--- WHAT YOU ARE ASKED TO DO ---
Copy nothing but the text: repeat each entry exactly and drop the images.

--- ENTRIES SHOWN ---
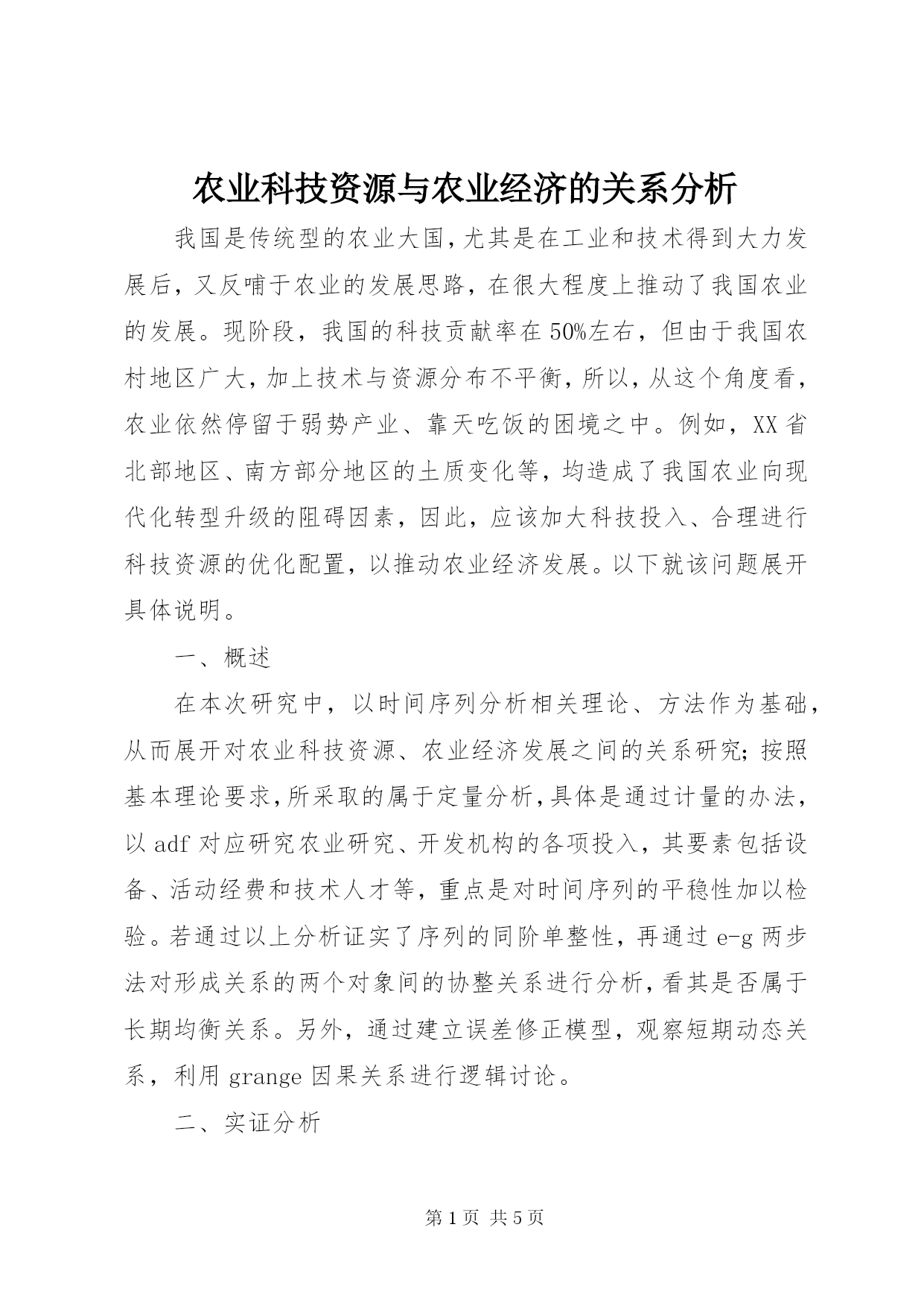 农业科技资源与农业经济的关系分析

我国是传统型的农业大国，尤其是在工业和技术得到大力发展后，又反哺于农业的发展思路，在很大程度上推动了我国农业的发展。现阶段，我国的科技贡献率在50%左右，但由于我国农村地区广大，加上技术与资源分布不平衡，所以，从这个角度看，农业依然停留于弱势产业、靠天吃饭的困境之中。例如，XX省北部地区、南方部分地区的土质变化等，均造成了我国农业向现代化转型升级的阻碍因素，因此，应该加大科技投入、合理进行科技资源的优化配置，以推动农业经济发展。以下就该问题展开具体说明。

一、概述

在本次研究中，以时间序列分析相关理论、方法作为基础，从而展开对农业科技资源、农业经济发展之间的关系研究；按照基本理论要求，所采取的属于定量分析，具体是通过计量的办法，以adf对应研究农业研究、开发机构的各项投入，其要素包括设备、活动经费和技术人才等，重点是对时间序列的平稳性加以检验。若通过以上分析证实了序列的同阶单整性，再通过e-g两步法对形成关系的两个对象间的协整关系进行分析，看其是否属于长期均衡关系。另外，通过建立误差修正模型，观察短期动态关系，利用grange因果关系进行逻辑讨论。

二、实证分析

第1页 共5页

--- WRITTEN SOLUTION ---
 农业科技资源与农业经济的关系分析

我国是传统型的农业大国，尤其是在工业和技术得到大力发展后，又反哺于农业的发展思路，在很大程度上推动了我国农业的发展。现阶段，我国的科技贡献率在50%左右，但由于我国农村地区广大，加上技术与资源分布不平衡，所以，从这个角度看，农业依然停留于弱势产业、靠天吃饭的困境之中。例如，XX省北部地区、南方部分地区的土质变化等，均造成了我国农业向现代化转型升级的阻碍因素，因此，应该加大科技投入、合理进行科技资源的优化配置，以推动农业经济发展。以下就该问题展开具体说明。

一、概述

在本次研究中，以时间序列分析相关理论、方法作为基础，从而展开对农业科技资源、农业经济发展之间的关系研究；按照基本理论要求，所采取的属于定量分析，具体是通过计量的办法，以adf对应研究农业研究、开发机构的各项投入，其要素包括设备、活动经费和技术人才等，重点是对时间序列的平稳性加以检验。若通过以上分析证实了序列的同阶单整性，再通过e-g两步法对形成关系的两个对象间的协整关系进行分析，看其是否属于长期均衡关系。另外，通过建立误差修正模型，观察短期动态关系，利用grange因果关系进行逻辑讨论。

二、实证分析

第1页 共5页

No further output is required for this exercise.